**Request:** Condense the paragraph of the passage on organic EL elements that begins "However, an organic material" into no more than two sentences, keeping its main facts.

**Source:**
--- --- ---

An organic EL element is a thin film-type element having a first electrode (anode or cathode) formed on a substrate, an organic compound layer (single layer or multilayer), i.e., a light-emitting layer containing an organic luminescent material layered thereon, and a second electrode (cathode or anode) layered on this light-emitting layer. When a voltage is applied to such an organic EL element, electrons are injected into the organic compound layer from the cathode and at the same time, positive holes are injected from the anode. It is known that these electrons and positive holes are recombined in the light-emitting layer and then energy is emitted as light when the energy level returns from the conduction band to the valence band for luminescence from the light-emitting layer.
However, an organic material such as an organic luminescent material used for an organic EL element is vulnerable to moisture and oxygen and tends to degrade in performance due to the moisture and oxygen. Further, since characteristics of an electrode are also degraded drastically in air due to oxygen, generally, a method, in which a sealing layer is provided for the uppermost layer to shield moisture and oxygen in air for prevention of such degradation, is employed.
A number of sealing methods of an organic EL element have been investigated so far, being roughly categorized into a casing-type sealing method and a contact-type sealing method.
The casing-type sealing method is a sealing method, in which an organic EL element is placed in a case to be shielded from the outside and then a certain sealing gas or fluid is filled in the case together with the organic EL element.
On the other hand, the contact-type sealing method is a sealing method using a substrate and a sealing base material, in which the element surface of an organic EL element formed on a substrate is subjected to surface adhesion to a sealing base material such as a glass plate using an adhesive.

--- --- ---

**Dataset extract:**

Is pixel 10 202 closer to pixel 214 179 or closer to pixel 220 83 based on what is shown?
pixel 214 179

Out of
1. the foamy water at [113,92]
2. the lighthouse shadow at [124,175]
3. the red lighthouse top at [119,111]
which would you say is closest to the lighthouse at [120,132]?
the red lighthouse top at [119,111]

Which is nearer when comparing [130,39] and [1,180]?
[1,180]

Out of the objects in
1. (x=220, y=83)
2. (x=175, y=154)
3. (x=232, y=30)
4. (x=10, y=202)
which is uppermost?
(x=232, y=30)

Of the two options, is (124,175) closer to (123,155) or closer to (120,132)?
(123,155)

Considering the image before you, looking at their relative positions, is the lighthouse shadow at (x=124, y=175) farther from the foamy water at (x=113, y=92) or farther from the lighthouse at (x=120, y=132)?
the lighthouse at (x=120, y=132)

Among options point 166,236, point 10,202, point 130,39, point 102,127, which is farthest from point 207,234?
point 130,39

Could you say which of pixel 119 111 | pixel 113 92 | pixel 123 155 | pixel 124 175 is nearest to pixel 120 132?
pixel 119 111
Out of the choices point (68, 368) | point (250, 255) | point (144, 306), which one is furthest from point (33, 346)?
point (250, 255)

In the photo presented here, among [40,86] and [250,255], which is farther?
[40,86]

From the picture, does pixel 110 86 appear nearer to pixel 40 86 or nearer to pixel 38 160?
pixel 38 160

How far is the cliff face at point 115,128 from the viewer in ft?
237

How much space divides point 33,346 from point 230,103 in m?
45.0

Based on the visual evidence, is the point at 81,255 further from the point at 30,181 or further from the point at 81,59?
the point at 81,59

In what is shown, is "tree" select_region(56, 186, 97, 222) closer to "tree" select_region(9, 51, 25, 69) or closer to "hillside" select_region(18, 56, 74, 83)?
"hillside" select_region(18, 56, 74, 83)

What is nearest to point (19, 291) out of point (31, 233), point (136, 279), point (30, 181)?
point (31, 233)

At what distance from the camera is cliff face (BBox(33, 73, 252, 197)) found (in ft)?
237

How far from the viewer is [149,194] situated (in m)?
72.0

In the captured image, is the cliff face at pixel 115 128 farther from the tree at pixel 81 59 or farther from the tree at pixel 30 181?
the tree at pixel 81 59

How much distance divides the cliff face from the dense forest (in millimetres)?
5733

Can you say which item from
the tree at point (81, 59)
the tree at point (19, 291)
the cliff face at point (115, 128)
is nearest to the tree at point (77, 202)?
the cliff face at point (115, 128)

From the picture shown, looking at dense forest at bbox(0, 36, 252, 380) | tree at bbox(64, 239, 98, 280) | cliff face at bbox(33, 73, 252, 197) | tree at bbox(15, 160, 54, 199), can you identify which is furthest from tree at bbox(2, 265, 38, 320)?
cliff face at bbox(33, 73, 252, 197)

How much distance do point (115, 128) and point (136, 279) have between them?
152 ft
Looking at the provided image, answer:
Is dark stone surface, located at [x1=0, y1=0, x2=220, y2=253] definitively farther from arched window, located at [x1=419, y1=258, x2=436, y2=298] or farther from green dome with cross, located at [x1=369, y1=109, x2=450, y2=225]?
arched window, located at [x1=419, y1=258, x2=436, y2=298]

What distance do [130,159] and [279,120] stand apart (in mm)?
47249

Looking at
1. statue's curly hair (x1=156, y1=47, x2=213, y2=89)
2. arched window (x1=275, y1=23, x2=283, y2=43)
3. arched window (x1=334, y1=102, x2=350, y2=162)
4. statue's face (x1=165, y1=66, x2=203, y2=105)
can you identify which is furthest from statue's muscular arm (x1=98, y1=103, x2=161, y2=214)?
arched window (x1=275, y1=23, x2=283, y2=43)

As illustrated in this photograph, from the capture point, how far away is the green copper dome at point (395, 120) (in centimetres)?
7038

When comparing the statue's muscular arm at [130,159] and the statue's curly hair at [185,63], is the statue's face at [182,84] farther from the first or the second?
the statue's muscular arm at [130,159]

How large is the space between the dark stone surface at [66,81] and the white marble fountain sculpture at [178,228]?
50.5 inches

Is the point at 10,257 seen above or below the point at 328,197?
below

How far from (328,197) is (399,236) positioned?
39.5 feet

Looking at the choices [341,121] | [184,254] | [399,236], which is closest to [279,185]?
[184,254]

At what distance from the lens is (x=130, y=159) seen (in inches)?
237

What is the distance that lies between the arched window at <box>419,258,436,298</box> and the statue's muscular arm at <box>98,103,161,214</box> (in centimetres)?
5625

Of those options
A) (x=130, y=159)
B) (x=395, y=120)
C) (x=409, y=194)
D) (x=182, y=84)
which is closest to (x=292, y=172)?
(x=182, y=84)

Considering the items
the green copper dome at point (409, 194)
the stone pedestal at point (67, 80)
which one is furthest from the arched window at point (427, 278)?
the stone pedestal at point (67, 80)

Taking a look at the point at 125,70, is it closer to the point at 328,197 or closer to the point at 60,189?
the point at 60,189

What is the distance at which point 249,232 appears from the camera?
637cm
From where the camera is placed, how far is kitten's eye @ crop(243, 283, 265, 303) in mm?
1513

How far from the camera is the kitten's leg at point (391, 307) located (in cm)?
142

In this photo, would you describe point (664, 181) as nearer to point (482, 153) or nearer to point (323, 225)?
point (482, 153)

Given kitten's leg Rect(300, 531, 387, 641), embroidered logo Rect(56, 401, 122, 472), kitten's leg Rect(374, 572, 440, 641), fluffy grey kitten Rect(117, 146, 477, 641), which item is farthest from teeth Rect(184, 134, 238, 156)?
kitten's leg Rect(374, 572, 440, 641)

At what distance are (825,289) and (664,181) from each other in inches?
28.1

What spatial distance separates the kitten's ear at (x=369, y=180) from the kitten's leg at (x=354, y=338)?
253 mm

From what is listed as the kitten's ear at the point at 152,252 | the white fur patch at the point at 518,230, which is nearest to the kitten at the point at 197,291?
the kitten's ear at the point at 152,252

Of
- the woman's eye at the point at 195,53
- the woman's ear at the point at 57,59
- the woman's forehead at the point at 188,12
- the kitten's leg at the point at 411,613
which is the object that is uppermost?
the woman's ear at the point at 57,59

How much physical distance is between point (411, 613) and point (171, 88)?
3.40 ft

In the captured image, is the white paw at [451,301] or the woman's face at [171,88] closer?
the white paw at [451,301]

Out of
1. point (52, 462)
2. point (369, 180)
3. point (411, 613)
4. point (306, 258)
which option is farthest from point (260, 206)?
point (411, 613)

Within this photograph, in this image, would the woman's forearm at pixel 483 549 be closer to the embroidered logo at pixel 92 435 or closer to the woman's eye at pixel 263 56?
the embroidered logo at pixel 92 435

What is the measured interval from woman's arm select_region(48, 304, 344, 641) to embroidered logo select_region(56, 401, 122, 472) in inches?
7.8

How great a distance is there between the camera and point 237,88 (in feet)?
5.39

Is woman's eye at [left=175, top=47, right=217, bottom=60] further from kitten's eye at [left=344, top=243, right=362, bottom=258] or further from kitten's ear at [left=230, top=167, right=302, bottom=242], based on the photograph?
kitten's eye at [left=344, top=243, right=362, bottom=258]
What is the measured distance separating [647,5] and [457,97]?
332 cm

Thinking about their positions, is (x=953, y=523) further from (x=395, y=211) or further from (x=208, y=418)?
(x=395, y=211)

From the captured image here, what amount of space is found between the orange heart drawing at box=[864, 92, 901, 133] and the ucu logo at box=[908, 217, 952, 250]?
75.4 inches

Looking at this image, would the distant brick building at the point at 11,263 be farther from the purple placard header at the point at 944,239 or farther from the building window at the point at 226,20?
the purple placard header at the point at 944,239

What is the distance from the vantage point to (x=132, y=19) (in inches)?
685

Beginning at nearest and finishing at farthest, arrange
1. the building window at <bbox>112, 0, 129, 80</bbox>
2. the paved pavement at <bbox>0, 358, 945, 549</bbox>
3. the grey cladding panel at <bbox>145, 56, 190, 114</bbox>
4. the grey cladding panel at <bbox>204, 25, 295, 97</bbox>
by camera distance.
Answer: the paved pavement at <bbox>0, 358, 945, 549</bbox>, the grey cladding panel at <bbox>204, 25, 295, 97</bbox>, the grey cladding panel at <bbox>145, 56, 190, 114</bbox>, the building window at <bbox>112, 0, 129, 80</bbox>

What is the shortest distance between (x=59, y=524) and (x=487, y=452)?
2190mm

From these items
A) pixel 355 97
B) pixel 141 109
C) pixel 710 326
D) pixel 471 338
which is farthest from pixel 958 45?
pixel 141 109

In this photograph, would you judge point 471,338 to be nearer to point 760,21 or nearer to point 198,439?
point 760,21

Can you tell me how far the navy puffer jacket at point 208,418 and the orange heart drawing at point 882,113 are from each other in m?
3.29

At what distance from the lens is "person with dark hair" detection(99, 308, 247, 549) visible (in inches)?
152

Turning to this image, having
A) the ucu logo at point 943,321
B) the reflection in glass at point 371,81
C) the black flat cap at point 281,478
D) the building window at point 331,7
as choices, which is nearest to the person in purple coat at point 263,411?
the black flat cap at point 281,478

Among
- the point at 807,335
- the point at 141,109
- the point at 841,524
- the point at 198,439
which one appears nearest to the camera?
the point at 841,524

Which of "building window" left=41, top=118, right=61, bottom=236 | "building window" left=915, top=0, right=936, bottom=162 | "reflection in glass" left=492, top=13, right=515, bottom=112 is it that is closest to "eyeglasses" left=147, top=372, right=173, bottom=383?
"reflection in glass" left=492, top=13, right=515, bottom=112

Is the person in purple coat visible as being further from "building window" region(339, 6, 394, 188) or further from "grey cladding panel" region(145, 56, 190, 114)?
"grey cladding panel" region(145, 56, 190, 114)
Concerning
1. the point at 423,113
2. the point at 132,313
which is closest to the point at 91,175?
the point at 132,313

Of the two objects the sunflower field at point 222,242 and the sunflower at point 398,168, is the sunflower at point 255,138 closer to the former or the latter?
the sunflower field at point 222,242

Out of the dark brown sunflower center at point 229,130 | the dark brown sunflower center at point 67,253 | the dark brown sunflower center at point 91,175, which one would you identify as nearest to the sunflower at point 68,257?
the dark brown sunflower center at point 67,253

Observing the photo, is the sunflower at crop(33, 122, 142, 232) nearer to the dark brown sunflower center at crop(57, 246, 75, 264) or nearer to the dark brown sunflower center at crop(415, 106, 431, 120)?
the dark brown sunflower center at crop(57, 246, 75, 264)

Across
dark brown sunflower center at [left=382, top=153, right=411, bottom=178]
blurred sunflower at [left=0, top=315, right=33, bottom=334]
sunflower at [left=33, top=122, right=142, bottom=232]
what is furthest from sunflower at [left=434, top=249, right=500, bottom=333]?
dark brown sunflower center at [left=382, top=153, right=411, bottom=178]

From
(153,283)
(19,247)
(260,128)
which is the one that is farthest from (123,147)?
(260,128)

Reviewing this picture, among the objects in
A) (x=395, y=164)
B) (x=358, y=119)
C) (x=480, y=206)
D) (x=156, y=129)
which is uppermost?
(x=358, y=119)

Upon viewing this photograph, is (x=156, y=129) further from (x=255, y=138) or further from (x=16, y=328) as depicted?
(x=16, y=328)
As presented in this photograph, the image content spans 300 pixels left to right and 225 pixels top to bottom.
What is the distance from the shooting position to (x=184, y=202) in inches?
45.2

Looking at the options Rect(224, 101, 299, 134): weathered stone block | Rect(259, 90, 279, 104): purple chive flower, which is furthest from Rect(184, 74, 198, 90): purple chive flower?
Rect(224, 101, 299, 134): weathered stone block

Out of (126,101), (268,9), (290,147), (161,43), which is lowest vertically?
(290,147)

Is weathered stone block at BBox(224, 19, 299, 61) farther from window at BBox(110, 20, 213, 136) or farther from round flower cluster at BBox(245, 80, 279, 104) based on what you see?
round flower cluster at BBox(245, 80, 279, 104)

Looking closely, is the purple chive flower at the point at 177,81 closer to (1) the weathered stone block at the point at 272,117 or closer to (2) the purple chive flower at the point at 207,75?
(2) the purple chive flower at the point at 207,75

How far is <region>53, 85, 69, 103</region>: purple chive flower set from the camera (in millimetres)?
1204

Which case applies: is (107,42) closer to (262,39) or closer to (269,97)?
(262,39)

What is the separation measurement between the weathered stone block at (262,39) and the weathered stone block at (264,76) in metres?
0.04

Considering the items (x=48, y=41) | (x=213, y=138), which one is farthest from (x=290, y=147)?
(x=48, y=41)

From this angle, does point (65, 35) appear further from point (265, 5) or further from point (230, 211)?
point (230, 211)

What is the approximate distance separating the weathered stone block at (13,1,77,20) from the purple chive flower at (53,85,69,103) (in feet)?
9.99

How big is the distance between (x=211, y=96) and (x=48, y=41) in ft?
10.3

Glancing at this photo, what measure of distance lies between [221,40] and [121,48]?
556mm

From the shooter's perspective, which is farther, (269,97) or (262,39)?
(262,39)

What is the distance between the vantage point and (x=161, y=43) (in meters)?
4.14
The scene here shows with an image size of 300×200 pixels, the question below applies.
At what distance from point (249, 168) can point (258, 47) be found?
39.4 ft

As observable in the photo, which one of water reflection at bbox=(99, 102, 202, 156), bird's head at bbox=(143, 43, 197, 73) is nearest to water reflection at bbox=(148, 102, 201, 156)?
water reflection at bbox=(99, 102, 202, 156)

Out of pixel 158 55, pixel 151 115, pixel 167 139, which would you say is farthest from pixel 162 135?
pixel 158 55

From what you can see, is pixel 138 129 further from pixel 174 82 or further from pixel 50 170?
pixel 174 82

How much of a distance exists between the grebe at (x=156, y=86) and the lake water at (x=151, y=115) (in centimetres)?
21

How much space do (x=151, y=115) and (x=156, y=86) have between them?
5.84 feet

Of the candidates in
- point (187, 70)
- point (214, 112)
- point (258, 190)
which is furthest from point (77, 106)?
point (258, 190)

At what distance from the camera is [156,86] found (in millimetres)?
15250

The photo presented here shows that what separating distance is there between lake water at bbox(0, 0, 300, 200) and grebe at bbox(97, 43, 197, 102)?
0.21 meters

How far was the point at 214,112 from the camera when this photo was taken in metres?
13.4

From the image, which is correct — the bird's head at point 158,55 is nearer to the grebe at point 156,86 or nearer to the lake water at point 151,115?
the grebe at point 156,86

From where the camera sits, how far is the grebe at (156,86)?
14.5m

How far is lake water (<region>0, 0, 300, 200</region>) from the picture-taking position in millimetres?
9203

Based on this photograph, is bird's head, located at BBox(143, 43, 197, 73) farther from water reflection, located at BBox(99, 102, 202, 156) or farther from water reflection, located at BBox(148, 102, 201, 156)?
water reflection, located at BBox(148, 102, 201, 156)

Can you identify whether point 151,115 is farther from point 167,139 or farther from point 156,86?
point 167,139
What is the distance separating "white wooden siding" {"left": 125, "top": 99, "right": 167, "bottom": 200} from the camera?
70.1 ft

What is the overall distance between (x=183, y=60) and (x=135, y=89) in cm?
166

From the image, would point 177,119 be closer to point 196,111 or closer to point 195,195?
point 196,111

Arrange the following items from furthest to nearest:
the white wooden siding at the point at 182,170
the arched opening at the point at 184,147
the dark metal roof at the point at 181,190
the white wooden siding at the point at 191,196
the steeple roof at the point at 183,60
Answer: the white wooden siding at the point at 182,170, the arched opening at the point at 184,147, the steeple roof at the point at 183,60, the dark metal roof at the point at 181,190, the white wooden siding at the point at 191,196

--- --- ---

**Output of the task:** Organic materials in an organic EL element, such as the luminescent material, lose performance when exposed to moisture and oxygen, and oxygen in air also sharply degrades the electrode's characteristics. To prevent this, a sealing layer is generally placed as the uppermost layer to shield out moisture and oxygen.